Developmental, or remedial, education courses are designed to develop the reading, writing, or math skills of students who are deemed—usually through standardized tests—underprepared for college-level courses. Offering these noncredit courses allows community colleges and less selective four-year colleges to open their doors to students who might otherwise be shut out of higher education. Millions of students—disproportionately students of color, adults, first-generation students and those from low-income backgrounds—enroll in developmental education at two- and four-year colleges. They include students who did not receive an adequate academic foundation in high school and those who have been out of school for years and need a math or English refresher. Although colleges have offered developmental education programs for decades, state policymakers have begun to pay more attention to the growing data that show the weaknesses of developmental education and its impact on college completion, workforce development, and equity goals.
The goal of developmental education is to improve students’ skills to increase their chances of success in a credit-bearing, college-level program. However, barriers on campus and in federal, state, and institutional policies can slow students’ progress toward a degree, which has long-term implications for students and states. This ECS/CAPR brief discusses the importance of and challenges surrounding developmental education and suggests ways in which policymakers can address these challenges.
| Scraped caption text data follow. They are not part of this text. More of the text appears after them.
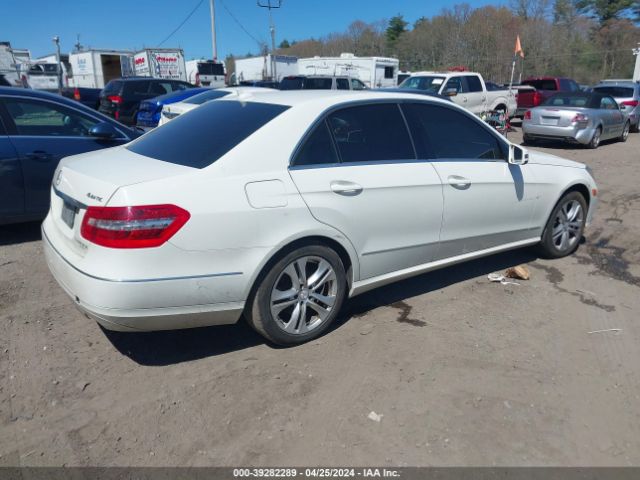 Photo 3 VIN: WDDHF8HB5BA463387 - MERCEDES-BENZ E 350 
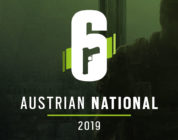 Rainbow Six: Siege – Austrian National komplettiert Line-Up für Clash of Nations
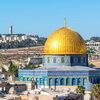 Desticity Jerusalem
In July 2018, a change was made to page 4 of this brief to correct the reported findings of a study on severe error rates associated with using standardized assessments to place students into either developmental or college-level courses. The study estimated that 29% of students were severely underplaced into developmental English and that 18% of students were severely underplaced into developmental math. Counting both these underplacements as well as overplacements into college-level courses that students would likely fail, 33% and 24% of students were estimated to be severely misplaced in English and math respectively.